# Технологии и коммуникации > Компьютерные игры > Action >  Grand Theft Auto: San-Andreas

## Patron

*Grand Theft Auto: San Andreas*


*Жанр:* Action/Racing
*Разработчик:* [Скрытая ссылка. Необходима регистрация. ]
*Издатель:* [Скрытая ссылка. Необходима регистрация. ]
*Издатель в России:* [Скрытая ссылка. Необходима регистрация. ]
*Количество CD:* 1 DVD
*Релиз:* 7 июня 2005 года(США), 9 июня(Европа)
[Скрытая ссылка. Необходима регистрация. ]

*Системные требования:*
Минимальные:
1GMHz, 256Mb Ram, 3.6 GB, 64 MB, Widows 2000/ME/XP;

Рекомендуемые:
2400 MHz, 512 Mb Ram, 3.6 GB, 128 MB, Widows 2000/ME/XP;

*Об игре*Пять лет назад Carl Johnson покинул родные края из-за гибели младшего брата. Старший же брат по имени Свит решил перевалить все с больной головы на здоровую и обвинил во всем Карла. Так некогда дружная семья окончательно распалась. Но неожиданная кончина больной матери заставила Карла пересилить себя и приехать на похороны. Здесь-то он и узнает много интересного. Его сестра Кэнделл тоже поругалась со Свитом, а мощная криминальная группировка, более известная под именем «Orange Grove Family» подрастеряла былую силу и еле-еле защищается от наседающих со всех сторон конкурентов. К тому же за Карлом начали охоту двое продажных полицейских, желающих, во что бы то ни стало посадить героя за решетку. Штат Сан-Андреас приблизительно в 5 раз больше, чем Вайс Сити (город предедущей игры из серии GTA). Три его крупнейших мегаполиса – Лос Сантос, Сан Фиерро, Лас Вентурас – являются виртуальными прототипами настоящих американских городов (Лос-Анджелеса, Сан-Франциско и Лас-Вегаса соответственно). Ты сможешь вдоволь насладиться их достопримечательностями, уникальным архитектурным стилем, местными блюдами и прочувствовать неповторимую атмосферу.
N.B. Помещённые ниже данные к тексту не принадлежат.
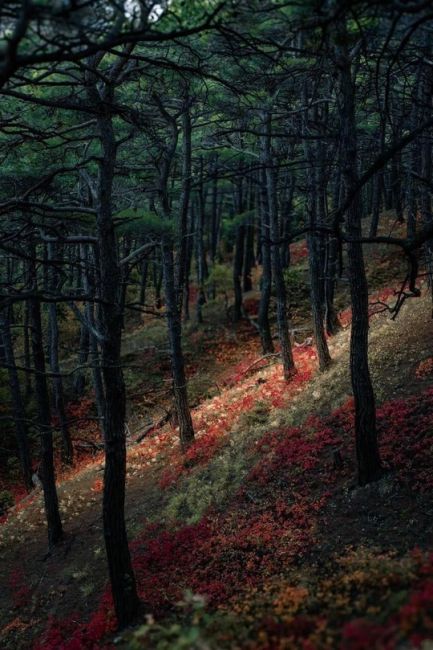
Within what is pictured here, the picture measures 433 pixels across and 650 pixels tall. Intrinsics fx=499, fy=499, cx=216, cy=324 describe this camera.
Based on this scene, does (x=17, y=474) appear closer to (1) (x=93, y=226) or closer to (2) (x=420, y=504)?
(1) (x=93, y=226)

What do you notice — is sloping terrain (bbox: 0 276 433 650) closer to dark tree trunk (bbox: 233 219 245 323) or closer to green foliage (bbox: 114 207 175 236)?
green foliage (bbox: 114 207 175 236)

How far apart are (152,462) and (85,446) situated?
22.8 ft

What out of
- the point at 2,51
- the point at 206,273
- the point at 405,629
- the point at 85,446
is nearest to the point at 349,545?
the point at 405,629

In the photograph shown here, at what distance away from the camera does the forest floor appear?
5676 millimetres

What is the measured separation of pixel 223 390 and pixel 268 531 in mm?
11466

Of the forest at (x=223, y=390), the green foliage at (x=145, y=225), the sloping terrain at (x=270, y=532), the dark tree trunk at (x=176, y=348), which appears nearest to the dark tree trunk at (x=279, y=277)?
the forest at (x=223, y=390)

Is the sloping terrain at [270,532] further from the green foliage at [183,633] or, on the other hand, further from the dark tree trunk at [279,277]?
the dark tree trunk at [279,277]

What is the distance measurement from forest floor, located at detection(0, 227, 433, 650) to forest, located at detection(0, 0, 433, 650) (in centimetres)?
5

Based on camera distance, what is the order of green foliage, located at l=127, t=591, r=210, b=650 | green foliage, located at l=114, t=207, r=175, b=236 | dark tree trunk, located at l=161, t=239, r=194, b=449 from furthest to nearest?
dark tree trunk, located at l=161, t=239, r=194, b=449 → green foliage, located at l=114, t=207, r=175, b=236 → green foliage, located at l=127, t=591, r=210, b=650

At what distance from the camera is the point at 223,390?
69.2 ft

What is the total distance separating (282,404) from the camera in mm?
15266

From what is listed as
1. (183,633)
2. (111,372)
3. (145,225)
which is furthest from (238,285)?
(183,633)

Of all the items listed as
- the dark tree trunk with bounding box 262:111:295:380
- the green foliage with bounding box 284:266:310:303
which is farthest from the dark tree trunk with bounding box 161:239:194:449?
the green foliage with bounding box 284:266:310:303

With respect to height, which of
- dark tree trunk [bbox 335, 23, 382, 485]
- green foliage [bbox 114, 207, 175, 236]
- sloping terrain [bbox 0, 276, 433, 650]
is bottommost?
sloping terrain [bbox 0, 276, 433, 650]
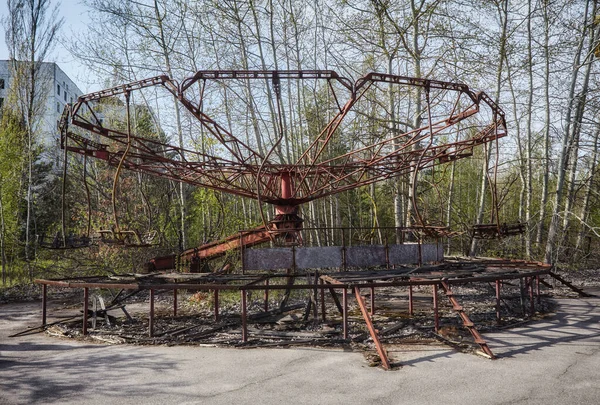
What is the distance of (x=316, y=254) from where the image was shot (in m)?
9.61

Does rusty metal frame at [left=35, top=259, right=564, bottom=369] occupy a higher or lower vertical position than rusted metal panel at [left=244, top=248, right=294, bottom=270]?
lower

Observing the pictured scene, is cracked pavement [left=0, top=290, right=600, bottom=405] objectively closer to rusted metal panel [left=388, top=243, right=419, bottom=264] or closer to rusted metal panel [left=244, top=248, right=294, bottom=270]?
rusted metal panel [left=244, top=248, right=294, bottom=270]

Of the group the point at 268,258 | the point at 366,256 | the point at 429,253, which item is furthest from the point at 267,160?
the point at 429,253

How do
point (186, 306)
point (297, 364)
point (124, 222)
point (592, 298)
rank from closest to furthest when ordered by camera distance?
point (297, 364) → point (592, 298) → point (186, 306) → point (124, 222)

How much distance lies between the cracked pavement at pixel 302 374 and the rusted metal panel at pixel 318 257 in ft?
7.71

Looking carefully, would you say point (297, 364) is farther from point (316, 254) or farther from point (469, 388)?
point (316, 254)

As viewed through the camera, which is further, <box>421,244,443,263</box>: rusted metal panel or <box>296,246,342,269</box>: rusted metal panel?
<box>421,244,443,263</box>: rusted metal panel

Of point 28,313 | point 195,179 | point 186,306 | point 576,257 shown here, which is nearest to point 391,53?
point 195,179

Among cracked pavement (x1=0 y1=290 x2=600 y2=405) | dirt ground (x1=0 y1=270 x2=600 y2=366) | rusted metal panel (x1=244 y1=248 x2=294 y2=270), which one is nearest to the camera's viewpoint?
cracked pavement (x1=0 y1=290 x2=600 y2=405)

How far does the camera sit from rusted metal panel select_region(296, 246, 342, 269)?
31.1 feet

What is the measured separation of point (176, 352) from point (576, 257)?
19140 mm

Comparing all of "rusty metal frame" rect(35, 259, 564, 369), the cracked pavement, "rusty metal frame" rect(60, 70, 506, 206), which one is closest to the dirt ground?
"rusty metal frame" rect(35, 259, 564, 369)

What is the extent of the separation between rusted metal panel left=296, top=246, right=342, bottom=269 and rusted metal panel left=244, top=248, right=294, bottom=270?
20cm

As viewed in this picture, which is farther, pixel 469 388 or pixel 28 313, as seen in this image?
pixel 28 313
*Описание*Действие игры происходит в 1992 году, во времена расцвета преступности в мегаполисах Калифорнии. Игрок управляет главным героем по имени Карл «CJ» Джонсон (англ. Carl Johnson), афроамериканцем в возрасте около 25 лет. CJ вернулся в Лос-Сантос (англ. Los Santos) после пяти лет жизни в Либерти-Сити (англ. Liberty City). Карл уехал из Лос-Сантоса из-за смерти младшего брата Брайана, в которой его винил старший брат Шон (кличка «Sweet» или "Свит"). В город он приехал на похороны убитой матери. Дома CJ обнаружил, что и в семье, и в его старой банде, «Grove Street Families» (названной так по исконной территории, улице Grove Street) царит полный разлад, и был вынужден остаться.

Персонажи
[Скрытая ссылка. Необходима регистрация. ]
_Главный герой рисует граффити_Огромный открытый игровой мир и разнообразие окружения позволили разработчикам включить в игру заметно больше стилей и интересных историй, чем в GTA III или Vice City, что коснулось и персонажей.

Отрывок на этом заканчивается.